Corizon Sued Over Death of Prisoner in St. Louis Jail
The St. Louis Lawyer's Group is helping the family of a man who died five days after arriving at the St. Louis Justice Center sue the jail's private medical services provider, Corizon. The suit alleges denial of medical care to a seriously ill prisoner resulting in his death.
Courtland Lucas was a 31-year-old man with a history of drug and traffic offenses when he was arrested for parole violation. Because he was complaining of chest pains, he was taken to the St. Alexius Hospital where doctors gave him insulin and set out a plan for checking his blood sugar level. Then he was incarcerated in the St. Louis Justice Center where a jail doctor ordered a similar plan.
Lucas had a history of serious heart disease. His medical records showed several heart valve replacements and a hospitalization for swelling and an irregular heartbeat. He was also diabetic with high blood pressure and a pacemaker.
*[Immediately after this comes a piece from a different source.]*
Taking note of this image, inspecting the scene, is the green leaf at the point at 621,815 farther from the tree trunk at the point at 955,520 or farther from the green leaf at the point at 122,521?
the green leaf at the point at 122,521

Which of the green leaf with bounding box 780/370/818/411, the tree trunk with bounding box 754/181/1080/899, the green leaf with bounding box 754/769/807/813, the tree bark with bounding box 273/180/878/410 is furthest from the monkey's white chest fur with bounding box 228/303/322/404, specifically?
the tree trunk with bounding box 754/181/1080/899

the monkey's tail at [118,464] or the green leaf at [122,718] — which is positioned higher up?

Unfortunately, jail medical staff didn't take his complaints very seriously. From his medical records, it appears that blood sugar level checks were missed and blood sugar levels as high as 325 were not treated with insulin. When Lucas began complaining of hallucinations, he was ignored and one nurse wrote in his medical records that he was staging all of his episodes. A doctor who had left instructions that he be contacted should Lucas's mental state change was never called.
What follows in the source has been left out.